From the International Disability Alliance (IDA).
Throughout the past 15 years, since the adoption of the CRPD, States Parties have made advancements to protect the rights of persons with disabilities.
The Convention continues to provide a roadmap for States Parties in the formulation of legislation, strategies, policies and programmes that promote equality, inclusion and empowerment of persons with disabilities. Additionally, the United Nations, together with Member States, Organisations of People with Disabilities and other stakeholders, have also been mainstreaming the rights of persons with disabilities in development and human rights frameworks.
This treaty has resulted in the shifting of norms for the better. The 2030 Agenda for Sustainable Development, the Sendai Framework for Disaster Risk Reduction, the World Humanitarian Summit, and the New Urban Agenda all reflect these new norms. National laws, like Peru’s law prohibiting guardianship, represent this vanguard.
However, government responses to the Covid-19 pandemic showed us that we have not come as far as we may have thought. Murky decisions about “quality of life” in determinations of rationed lifesaving healthcare; draconian stay-at-home measures prohibiting access to services; and the virus’ death toll of persons living in institutions show that here is still a gap between reality and the stated purpose of the Convention of full and equal enjoyment of all human rights and fundamental freedoms by all persons with disabilities.

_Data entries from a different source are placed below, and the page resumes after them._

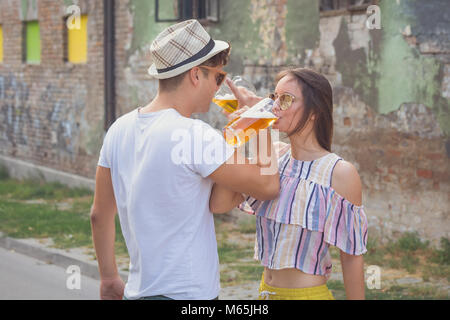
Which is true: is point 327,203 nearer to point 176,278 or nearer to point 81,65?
point 176,278

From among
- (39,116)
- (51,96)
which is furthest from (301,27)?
(39,116)

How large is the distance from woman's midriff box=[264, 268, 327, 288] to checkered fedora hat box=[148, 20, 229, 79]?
966 mm

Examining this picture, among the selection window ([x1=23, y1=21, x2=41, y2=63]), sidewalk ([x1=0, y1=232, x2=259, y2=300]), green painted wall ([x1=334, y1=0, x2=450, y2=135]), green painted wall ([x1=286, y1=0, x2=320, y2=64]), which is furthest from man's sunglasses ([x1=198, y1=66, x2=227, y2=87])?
window ([x1=23, y1=21, x2=41, y2=63])

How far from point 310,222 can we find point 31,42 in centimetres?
1364

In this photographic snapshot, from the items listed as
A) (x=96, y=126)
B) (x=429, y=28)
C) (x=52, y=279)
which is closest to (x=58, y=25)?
(x=96, y=126)

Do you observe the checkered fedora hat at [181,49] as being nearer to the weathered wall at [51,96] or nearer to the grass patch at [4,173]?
the weathered wall at [51,96]

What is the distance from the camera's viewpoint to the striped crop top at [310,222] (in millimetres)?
2979

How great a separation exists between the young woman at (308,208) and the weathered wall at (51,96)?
415 inches

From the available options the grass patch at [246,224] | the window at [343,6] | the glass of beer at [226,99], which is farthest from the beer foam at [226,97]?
the grass patch at [246,224]

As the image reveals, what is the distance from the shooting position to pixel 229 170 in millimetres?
2734

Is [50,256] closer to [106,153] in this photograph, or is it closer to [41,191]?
[41,191]

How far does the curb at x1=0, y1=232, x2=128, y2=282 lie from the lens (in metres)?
7.94

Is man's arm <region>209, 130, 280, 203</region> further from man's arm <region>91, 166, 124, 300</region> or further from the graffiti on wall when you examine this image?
the graffiti on wall

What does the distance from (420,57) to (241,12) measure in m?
3.14
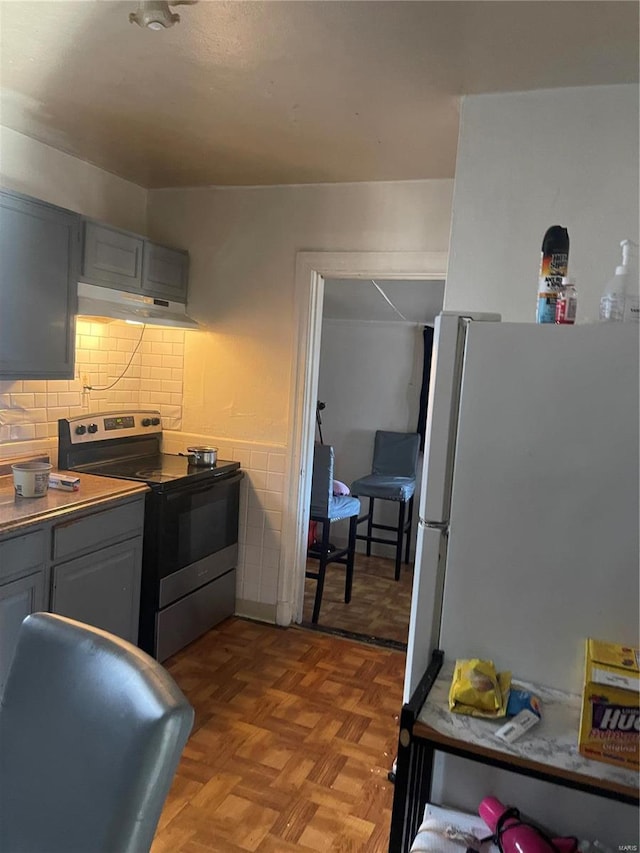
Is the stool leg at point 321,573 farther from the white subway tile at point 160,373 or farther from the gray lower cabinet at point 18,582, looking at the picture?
the gray lower cabinet at point 18,582

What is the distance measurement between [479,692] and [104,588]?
1681 millimetres

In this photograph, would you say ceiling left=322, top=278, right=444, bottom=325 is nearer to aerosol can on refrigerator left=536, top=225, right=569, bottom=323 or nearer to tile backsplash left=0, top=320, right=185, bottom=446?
tile backsplash left=0, top=320, right=185, bottom=446

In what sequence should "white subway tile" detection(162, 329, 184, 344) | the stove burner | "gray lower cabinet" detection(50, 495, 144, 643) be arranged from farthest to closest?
1. "white subway tile" detection(162, 329, 184, 344)
2. the stove burner
3. "gray lower cabinet" detection(50, 495, 144, 643)

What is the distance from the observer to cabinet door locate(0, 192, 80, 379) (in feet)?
7.71

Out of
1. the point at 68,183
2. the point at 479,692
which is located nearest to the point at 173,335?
the point at 68,183

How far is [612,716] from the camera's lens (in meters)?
1.22

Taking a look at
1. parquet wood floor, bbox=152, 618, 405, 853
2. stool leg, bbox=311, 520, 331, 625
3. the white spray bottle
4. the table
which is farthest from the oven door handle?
the white spray bottle

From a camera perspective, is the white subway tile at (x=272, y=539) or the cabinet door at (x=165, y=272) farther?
the white subway tile at (x=272, y=539)

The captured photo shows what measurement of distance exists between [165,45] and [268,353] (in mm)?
1680

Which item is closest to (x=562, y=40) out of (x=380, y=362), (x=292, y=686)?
(x=292, y=686)

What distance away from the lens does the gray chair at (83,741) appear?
0.92m

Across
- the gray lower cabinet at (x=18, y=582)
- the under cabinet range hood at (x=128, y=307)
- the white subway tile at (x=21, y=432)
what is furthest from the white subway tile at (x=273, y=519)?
the gray lower cabinet at (x=18, y=582)

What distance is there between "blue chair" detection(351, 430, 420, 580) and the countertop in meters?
2.23

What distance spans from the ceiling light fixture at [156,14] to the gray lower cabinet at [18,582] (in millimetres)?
1582
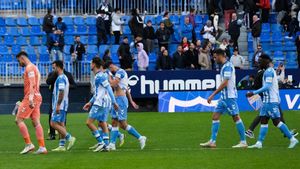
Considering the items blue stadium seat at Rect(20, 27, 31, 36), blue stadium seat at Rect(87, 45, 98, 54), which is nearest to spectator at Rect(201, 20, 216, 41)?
blue stadium seat at Rect(87, 45, 98, 54)

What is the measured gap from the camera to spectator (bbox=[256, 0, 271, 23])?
136ft

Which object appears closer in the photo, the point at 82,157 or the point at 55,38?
the point at 82,157

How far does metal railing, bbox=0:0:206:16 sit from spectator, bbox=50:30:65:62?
410 centimetres

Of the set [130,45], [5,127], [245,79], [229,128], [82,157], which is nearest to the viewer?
[82,157]

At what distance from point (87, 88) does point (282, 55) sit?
328 inches

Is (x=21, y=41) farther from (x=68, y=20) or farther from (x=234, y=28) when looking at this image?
(x=234, y=28)

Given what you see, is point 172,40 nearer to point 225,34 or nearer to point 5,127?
point 225,34

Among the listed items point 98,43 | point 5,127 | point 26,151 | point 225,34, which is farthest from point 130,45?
point 26,151

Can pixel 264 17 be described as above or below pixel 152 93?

Where do we go from here? The future remains full of hope. We take the gains of these new norms, and keep pushing ahead. At national and local levels, will keep advocating for the right to effectively and fully participate in political and public life on an equal basis with others, saying “nothing about us without us.” Internationally, we will keep raising our voices in new arenas, like the newly-formed disability constituency joining international policy arenas on Disaster Risk Reduction and Climate Change.
These last two years have revealed the price of progress on paper without progress in practice. We must remain vigilant, and interrogate the application and implementation of the newly-formulated legislation, strategies and policies. Enforcing laws is a very different business from writing them. And it is in the enforcement of laws that our rights are protected.
So, 15 years after the adoption of the Convention, we can mark vast progress, but the work has just begun.